About this exercise:
Note each line of the entries that includes "psychoactive". Then copy those lines.

===============

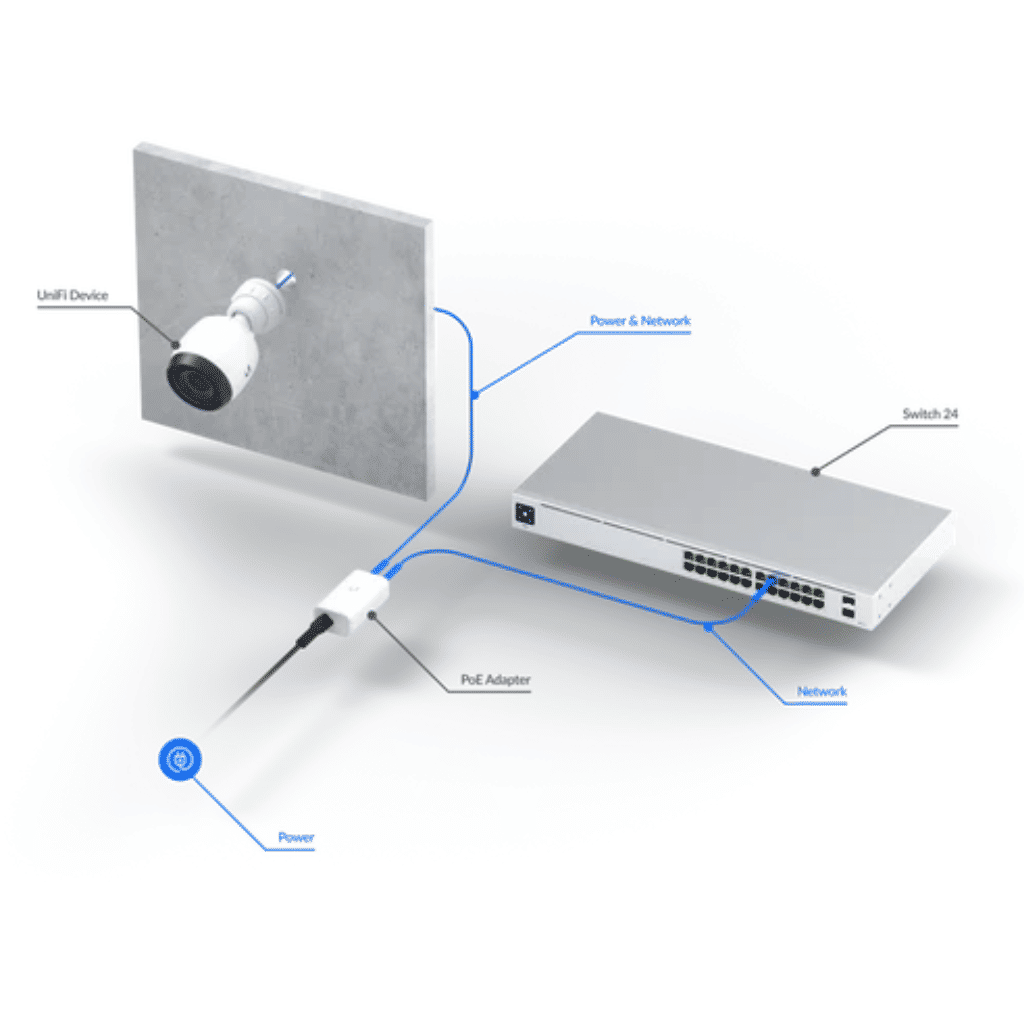 UniFi Device

Power & Network

Switch 24

PoE Adapter

Network

Power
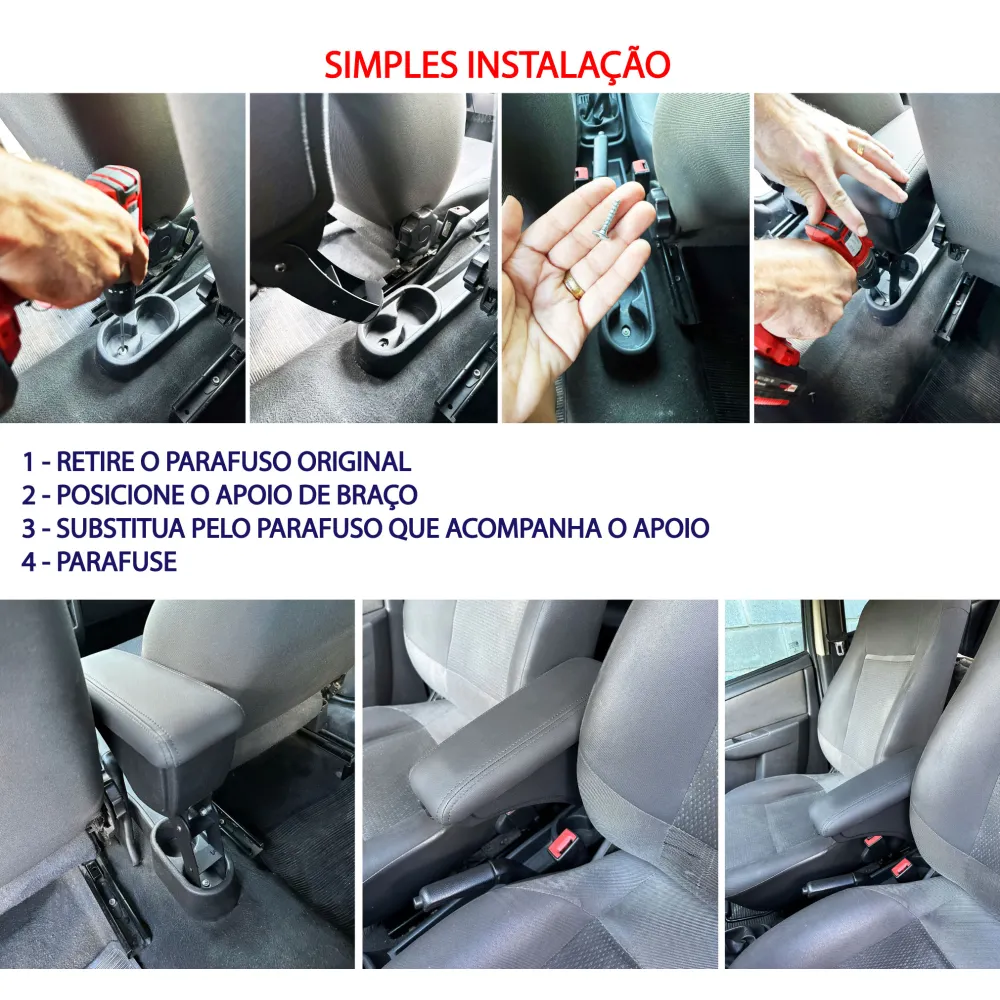 SIMPLES INSTALAÇÃO

1 - RETIRE O PARAFUSO ORIGINAL
2 - POSICIONE O APOIO DE BRAÇO
3 - SUBSTITUA PELO PARAFUSO QUE ACOMPANHA O APOIO
4 - PARAFUSE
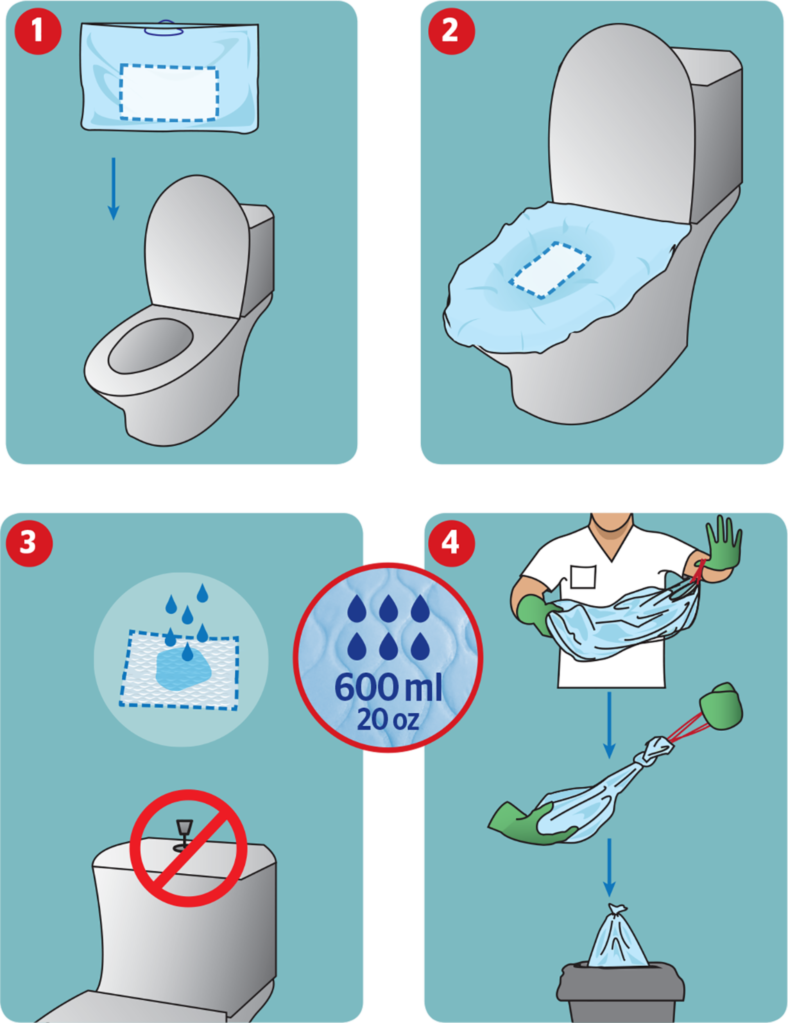 1

2

3

600 ml
20 oz

4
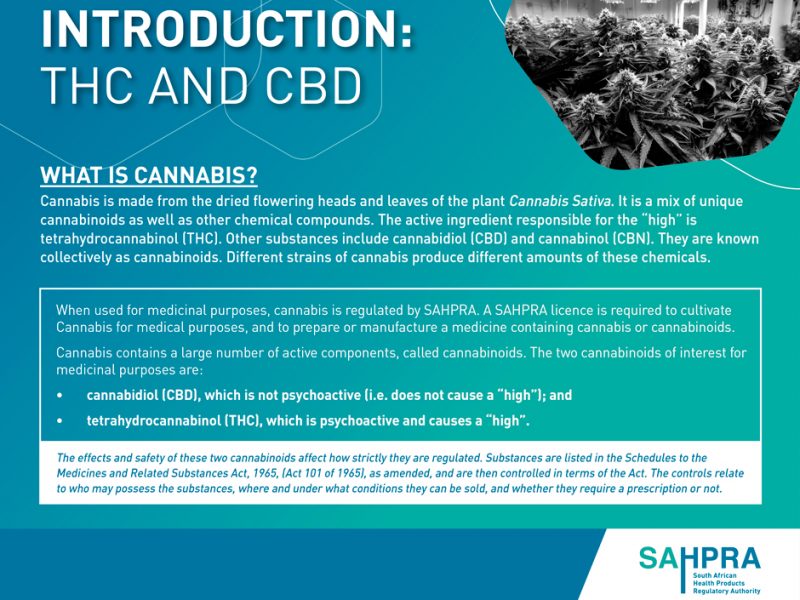 INTRODUCTION:
THC AND CBD

WHAT IS CANNABIS?

Cannabis is made from the dried flowering heads and leaves of the plant Cannabis Sativa. It is a mix of unique cannabinoids as well as other chemical compounds. The active ingredient responsible for the "high" is tetrahydrocannabinol (THC). Other substances include cannabidiol (CBD) and cannabinol (CBN). They are known collectively as cannabinoids. Different strains of cannabis produce different amounts of these chemicals.

When used for medicinal purposes, cannabis is regulated by SAHPRA. A SAHPRA licence is required to cultivate Cannabis for medical purposes, and to prepare or manufacture a medicine containing cannabis or cannabinoids.

Cannabis contains a large number of active components, called cannabinoids. The two cannabinoids of interest for medicinal purposes are:

• cannabidiol (CBD), which is not psychoactive (i.e. does not cause a "high"); and
• tetrahydrocannabinol (THC), which is psychoactive and causes a "high".

The effects and safety of these two cannabinoids affect how strictly they are regulated. Substances are listed in the Schedules to the Medicines and Related Substances Act, 1965, (Act 101 of 1965), as amended, and are then controlled in terms of the Act. The controls relate to who may possess the substances, where and under what conditions they can be sold, and whether they require a prescription or not.

SAHPRA
South African
Health Products
Regulatory Authority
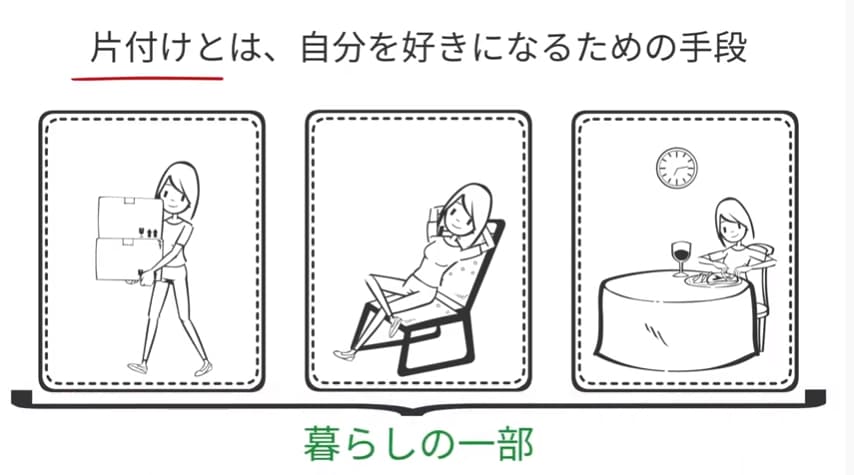 片付けとは、自分を好きになるための手段

暮らしの一部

===============

Expected answer:
• cannabidiol (CBD), which is not psychoactive (i.e. does not cause a "high"); and
• tetrahydrocannabinol (THC), which is psychoactive and causes a "high".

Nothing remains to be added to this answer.